◆ **Text excerpt**:
+---+

# Honey Bacon?



## vance hanna (Jun 29, 2015)

I have 5lbs of Belly on Order through my local Grocery store, ill be picking it up the 6th, and I am wondering how i would go about doing a honey cured bacon, can i do it with a dry cure, then just add the honey to it after i have the cure on or would i do like pops brine and add the honey in place of the sugar?

Any Suggested Bacon Recipes?


----------



## brandon91 (Jun 30, 2015)

The last round of bacon I did I added pure Grade A dark maple syrup by weight for the sugar portion of my dry cure. It was just an experiment but it turned out awesome. Now I just buy maple sugar and use that. If I recall there is something similar you can buy for honey I think it's crystallized honey or dehydrated honey, not sure. I'm no expert but I think just substituting regular honey for the sugar would work well. Someone more knowledgeable with be along shortly.


----------



## vance hanna (Jun 30, 2015)

+---+

◆ **Work to complete**:
Could you write out the whole honey bacon thread above, word for word?

◆ **Information provided**:
+---+

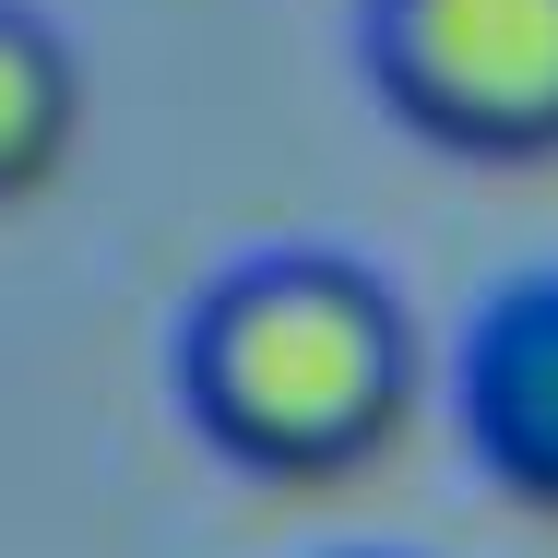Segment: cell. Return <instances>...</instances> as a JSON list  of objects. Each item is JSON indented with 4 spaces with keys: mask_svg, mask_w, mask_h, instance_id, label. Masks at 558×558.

+---+

◆ **Written response**:
# Honey Bacon?



## vance hanna (Jun 29, 2015)

I have 5lbs of Belly on Order through my local Grocery store, ill be picking it up the 6th, and I am wondering how i would go about doing a honey cured bacon, can i do it with a dry cure, then just add the honey to it after i have the cure on or would i do like pops brine and add the honey in place of the sugar?

Any Suggested Bacon Recipes?


----------



## brandon91 (Jun 30, 2015)

The last round of bacon I did I added pure Grade A dark maple syrup by weight for the sugar portion of my dry cure. It was just an experiment but it turned out awesome. Now I just buy maple sugar and use that. If I recall there is something similar you can buy for honey I think it's crystallized honey or dehydrated honey, not sure. I'm no expert but I think just substituting regular honey for the sugar would work well. Someone more knowledgeable with be along shortly.


----------



## vance hanna (Jun 30, 2015)